▸ BRANO SCELTO
Buongiorno a tutti e ben trovati! Mi avevate dato per dispersa, ormai? Spero di no. Molti di voi sanno che quest’estate ho fatto un bel giro in Friuli, e ho visto posti meravigliosi sia dal punto di vista culturale che gastronomico, come la magnifica Trieste, la scenografica Udine, l’antica Aquileia… Per il resto sono rimasta a casa, ma il tempo è passato molto lentamente, e ho assaporato ogni istante con la massima tranquillità, riposandomi, leggendo, vedendo dei bei film e serie tv, e facendo delle brevi gite in Lombardia. E anche, com’è ovvio, ripassando per l’esame di Antropologia culturale che avevo programmato per il 3 settembre. Bene, direi di fare un po’ il punto della situazione sugli esami universitari, argomento che mi sta molto a cuore visto l’impegno profuso, insieme al mio solito resoconto semiserio…

STORIA DELLE ISTITUZIONI POLITICHE – Nel mese di maggio ho frequentato un laboratorio universitario obbligatorio per avere 3 crediti, e ho scelto “Feminisms, Fascism, War” con una professoressa scozzese di Dundee. Come vi ho già accennato, è stata un’esperienza entusiasmante, sia per quanto ho imparato in pochi incontri, sia per l’interazione con i miei compagni. Il problema era che stavo frequentando anche il corso di storia delle Istituzioni Politiche, così mi ero trasformata in una specie di gioppino che saltava dalle aule di via Santa Sofia a via Festa del Perdono nell’intento di non perdermi nemmeno una lezione dell’ultimo Modulo C che verteva sullo stato-nazione in età moderna.

▸ DATI FORNITI
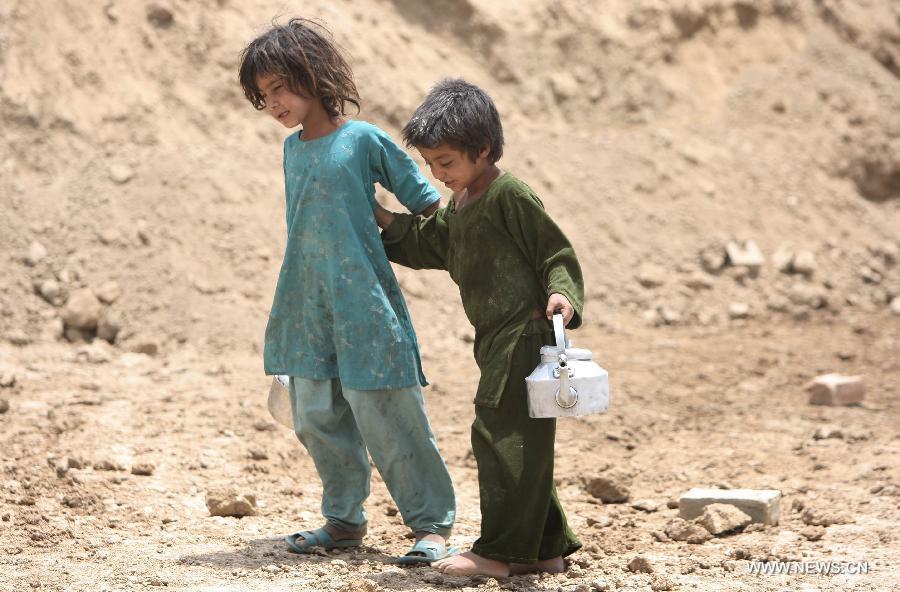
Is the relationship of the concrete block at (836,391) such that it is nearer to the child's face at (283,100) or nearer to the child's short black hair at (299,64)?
the child's short black hair at (299,64)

▸ COSA SVOLGERE
**1.** Ricopia dal brano, senza alcuna modifica, il testo da "STORIA DELLE ISTITUZIONI POLITICHE –" a "in età moderna.".
**2.** Rispondi alle seguenti domande sul brano:
(a) Per quale data era programmato l'esame di Antropologia culturale?
(b) Di quale città era la professoressa del laboratorio "Feminisms, Fascism, War"?
(c) Su che cosa verteva il Modulo C del corso di storia delle Istituzioni Politiche?
Le risposte vanno ricavate soltanto dal brano.

▸ SOLUZIONI
**1.**
STORIA DELLE ISTITUZIONI POLITICHE – Nel mese di maggio ho frequentato un laboratorio universitario obbligatorio per avere 3 crediti, e ho scelto “Feminisms, Fascism, War” con una professoressa scozzese di Dundee. Come vi ho già accennato, è stata un’esperienza entusiasmante, sia per quanto ho imparato in pochi incontri, sia per l’interazione con i miei compagni. Il problema era che stavo frequentando anche il corso di storia delle Istituzioni Politiche, così mi ero trasformata in una specie di gioppino che saltava dalle aule di via Santa Sofia a via Festa del Perdono nell’intento di non perdermi nemmeno una lezione dell’ultimo Modulo C che verteva sullo stato-nazione in età moderna.

**2.**
(a) Per il 3 settembre.
(b) Di Dundee, in Scozia.
(c) Sullo stato-nazione in età moderna.